- Extrait du document -
L’enjeu était doublement compliqué, car il s’agissait de conserver et développer deux entités complémentaires, la manifestation Ovni, fédératrice, sur une période de dix jours, de lieux publics et privés dévolus à l’art et ensuite, de clore cette exploration hors-les-murs, par Camera Camera, un Salon d’art vidéo et d’art contemporain, durant deux jours, au Windsor et dans quelques-uns des hôtels situés dans le proche voisinage.
Le challenge, celui tout au moins d’avoir conquis un public, a été largement rempli, même si la formalisation de l’événement et surtout sa communication ont parfois manqué de clarté.
Tout voir tenait du marathon, mais l’intérêt principal de la manifestation était, avouons-le, Camera Camera qui a réuni de bonnes galeries, principalement françaises, heureuses de se faire mieux connaître par le public de la Côte d’Azur et qui ont aussi largement joué le jeu d’attirer à Nice, des collectionneurs venant d’ailleurs.

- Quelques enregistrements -
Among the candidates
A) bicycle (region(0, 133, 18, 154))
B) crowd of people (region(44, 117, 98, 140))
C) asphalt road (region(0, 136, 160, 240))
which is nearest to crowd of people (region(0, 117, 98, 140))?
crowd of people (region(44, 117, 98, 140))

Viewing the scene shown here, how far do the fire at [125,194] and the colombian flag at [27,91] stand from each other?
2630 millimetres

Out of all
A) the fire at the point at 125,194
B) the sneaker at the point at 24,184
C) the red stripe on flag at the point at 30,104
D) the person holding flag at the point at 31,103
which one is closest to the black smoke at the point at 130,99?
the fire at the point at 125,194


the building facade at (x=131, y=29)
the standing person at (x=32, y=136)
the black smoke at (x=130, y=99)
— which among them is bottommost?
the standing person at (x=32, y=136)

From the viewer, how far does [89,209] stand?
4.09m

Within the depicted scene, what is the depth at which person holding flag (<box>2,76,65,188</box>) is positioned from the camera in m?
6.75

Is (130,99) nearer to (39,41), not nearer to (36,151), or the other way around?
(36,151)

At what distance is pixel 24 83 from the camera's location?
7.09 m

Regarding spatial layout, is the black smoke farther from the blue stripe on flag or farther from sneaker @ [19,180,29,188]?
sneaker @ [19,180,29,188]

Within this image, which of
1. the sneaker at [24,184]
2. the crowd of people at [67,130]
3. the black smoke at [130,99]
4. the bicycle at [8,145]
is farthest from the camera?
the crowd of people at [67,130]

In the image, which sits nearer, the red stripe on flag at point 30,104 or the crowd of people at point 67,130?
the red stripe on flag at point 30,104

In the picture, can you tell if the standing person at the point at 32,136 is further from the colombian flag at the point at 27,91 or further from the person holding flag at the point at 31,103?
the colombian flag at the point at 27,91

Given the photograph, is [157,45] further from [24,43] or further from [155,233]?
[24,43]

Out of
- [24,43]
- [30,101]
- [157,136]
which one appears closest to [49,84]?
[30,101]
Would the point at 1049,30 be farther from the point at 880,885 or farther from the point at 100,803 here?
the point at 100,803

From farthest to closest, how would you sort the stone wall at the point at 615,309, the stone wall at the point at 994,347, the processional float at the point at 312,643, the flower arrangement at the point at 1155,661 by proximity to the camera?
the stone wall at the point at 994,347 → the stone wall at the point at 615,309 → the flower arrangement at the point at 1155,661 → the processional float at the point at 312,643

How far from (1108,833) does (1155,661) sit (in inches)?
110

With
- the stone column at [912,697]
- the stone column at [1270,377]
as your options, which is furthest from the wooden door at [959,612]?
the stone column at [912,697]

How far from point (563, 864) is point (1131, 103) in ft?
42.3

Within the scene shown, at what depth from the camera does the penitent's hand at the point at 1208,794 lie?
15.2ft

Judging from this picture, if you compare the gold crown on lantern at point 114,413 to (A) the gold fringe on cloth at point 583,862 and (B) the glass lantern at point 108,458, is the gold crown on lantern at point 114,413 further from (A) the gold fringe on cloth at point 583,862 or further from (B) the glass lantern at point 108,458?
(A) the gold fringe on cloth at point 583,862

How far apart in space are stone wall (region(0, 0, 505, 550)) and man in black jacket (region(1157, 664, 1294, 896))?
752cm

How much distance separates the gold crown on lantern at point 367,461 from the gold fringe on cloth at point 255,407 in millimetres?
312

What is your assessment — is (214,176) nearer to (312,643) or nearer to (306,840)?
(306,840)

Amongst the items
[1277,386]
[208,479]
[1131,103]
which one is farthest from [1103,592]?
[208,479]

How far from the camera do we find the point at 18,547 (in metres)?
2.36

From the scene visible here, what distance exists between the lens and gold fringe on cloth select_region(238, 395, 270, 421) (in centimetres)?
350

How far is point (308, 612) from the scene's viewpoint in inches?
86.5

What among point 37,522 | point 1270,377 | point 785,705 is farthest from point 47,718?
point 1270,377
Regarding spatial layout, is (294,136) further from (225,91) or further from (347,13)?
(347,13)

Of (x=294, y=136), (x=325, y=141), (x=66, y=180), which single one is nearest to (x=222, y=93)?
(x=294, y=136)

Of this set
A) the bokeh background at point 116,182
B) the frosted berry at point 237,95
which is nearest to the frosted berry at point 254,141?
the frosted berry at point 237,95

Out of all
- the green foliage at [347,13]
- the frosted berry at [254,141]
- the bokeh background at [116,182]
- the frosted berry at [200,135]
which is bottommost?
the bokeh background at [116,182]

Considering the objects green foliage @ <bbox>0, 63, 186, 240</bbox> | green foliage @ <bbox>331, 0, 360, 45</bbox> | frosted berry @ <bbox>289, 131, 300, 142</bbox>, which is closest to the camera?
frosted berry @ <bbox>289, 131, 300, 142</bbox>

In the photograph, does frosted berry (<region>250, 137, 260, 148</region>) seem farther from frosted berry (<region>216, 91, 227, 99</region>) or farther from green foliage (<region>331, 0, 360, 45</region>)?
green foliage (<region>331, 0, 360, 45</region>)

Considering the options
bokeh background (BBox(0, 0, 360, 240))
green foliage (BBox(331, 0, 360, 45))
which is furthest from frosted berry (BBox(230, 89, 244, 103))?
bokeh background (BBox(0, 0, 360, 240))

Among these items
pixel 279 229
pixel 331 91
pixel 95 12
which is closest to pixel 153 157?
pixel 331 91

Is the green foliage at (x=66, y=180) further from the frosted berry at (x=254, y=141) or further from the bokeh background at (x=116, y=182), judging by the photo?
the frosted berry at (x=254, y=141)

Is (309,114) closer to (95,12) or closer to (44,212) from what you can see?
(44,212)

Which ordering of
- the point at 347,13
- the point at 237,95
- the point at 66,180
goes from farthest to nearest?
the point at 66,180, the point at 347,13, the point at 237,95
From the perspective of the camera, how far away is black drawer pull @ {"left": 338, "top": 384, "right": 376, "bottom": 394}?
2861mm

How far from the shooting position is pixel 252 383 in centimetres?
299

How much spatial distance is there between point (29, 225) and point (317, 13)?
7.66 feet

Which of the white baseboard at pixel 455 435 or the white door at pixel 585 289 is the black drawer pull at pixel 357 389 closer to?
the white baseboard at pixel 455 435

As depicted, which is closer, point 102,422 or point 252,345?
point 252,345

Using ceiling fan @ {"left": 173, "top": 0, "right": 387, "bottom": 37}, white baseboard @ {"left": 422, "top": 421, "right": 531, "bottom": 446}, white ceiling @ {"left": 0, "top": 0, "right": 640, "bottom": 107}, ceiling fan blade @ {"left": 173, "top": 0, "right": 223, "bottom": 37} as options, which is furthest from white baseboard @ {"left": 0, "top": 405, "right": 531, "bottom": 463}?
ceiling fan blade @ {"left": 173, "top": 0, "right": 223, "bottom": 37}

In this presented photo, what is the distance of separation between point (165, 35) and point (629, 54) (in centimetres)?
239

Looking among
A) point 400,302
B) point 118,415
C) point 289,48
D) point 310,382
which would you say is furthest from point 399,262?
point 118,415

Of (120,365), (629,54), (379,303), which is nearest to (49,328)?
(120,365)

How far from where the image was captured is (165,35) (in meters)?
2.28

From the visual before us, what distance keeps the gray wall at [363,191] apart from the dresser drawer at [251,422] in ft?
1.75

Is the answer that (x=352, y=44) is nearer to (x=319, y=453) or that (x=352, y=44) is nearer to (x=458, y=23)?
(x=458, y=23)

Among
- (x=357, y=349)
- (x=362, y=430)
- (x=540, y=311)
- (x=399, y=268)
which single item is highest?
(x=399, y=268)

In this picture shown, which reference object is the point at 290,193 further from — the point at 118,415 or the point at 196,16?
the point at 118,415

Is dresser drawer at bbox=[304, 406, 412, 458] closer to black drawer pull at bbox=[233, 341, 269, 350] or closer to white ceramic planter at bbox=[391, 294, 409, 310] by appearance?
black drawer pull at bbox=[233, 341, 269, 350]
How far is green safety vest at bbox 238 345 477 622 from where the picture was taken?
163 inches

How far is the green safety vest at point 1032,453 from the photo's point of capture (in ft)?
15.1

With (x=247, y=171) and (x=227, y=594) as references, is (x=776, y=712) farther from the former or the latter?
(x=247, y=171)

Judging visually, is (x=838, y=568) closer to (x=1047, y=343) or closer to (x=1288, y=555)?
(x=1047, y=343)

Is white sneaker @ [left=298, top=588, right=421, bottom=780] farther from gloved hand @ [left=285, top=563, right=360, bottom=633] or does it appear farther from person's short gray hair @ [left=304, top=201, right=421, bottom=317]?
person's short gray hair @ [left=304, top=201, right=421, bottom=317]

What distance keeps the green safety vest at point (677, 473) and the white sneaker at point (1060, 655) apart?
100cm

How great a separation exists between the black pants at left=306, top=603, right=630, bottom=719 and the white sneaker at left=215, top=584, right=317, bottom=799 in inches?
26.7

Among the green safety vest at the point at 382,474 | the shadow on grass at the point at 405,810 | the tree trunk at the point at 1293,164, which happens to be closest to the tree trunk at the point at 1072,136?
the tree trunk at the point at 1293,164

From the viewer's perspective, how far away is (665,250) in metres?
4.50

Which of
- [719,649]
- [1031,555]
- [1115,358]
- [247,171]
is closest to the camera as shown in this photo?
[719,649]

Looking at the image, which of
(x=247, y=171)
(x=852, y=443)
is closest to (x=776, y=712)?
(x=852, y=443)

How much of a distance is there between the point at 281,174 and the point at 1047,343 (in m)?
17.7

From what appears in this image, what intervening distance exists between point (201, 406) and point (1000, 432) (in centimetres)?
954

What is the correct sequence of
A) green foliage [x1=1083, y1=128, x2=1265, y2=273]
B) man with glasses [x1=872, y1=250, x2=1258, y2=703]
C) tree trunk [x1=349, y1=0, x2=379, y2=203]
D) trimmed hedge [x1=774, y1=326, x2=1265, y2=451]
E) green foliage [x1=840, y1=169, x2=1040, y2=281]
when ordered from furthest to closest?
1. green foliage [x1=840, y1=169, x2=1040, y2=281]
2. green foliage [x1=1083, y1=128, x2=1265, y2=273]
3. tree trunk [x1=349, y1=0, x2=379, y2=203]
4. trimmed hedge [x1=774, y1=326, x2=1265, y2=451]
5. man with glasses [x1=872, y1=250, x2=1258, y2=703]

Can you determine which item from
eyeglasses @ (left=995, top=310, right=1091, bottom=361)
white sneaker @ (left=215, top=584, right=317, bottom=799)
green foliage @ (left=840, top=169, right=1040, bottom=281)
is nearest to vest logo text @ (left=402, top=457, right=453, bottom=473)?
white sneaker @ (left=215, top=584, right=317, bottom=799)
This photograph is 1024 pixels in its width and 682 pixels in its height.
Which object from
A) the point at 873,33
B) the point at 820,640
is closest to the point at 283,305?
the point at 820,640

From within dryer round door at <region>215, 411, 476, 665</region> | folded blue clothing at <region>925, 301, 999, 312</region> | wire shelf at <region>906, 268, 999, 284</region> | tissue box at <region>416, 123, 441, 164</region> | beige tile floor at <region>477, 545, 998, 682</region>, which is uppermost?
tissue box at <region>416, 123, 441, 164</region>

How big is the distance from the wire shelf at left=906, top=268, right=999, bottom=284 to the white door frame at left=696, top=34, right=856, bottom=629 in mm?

- Exercice -
Recopiez le passage du texte sur Ovni et Camera Camera compris entre « L’enjeu était doublement » et « manqué de clarté. », bornes incluses, en substituant « défi » à « challenge ». Ces enregistrements forment un matériau distinct du texte.

- Corrigé -
L’enjeu était doublement compliqué, car il s’agissait de conserver et développer deux entités complémentaires, la manifestation Ovni, fédératrice, sur une période de dix jours, de lieux publics et privés dévolus à l’art et ensuite, de clore cette exploration hors-les-murs, par Camera Camera, un Salon d’art vidéo et d’art contemporain, durant deux jours, au Windsor et dans quelques-uns des hôtels situés dans le proche voisinage.
Le défi, celui tout au moins d’avoir conquis un public, a été largement rempli, même si la formalisation de l’événement et surtout sa communication ont parfois manqué de clarté.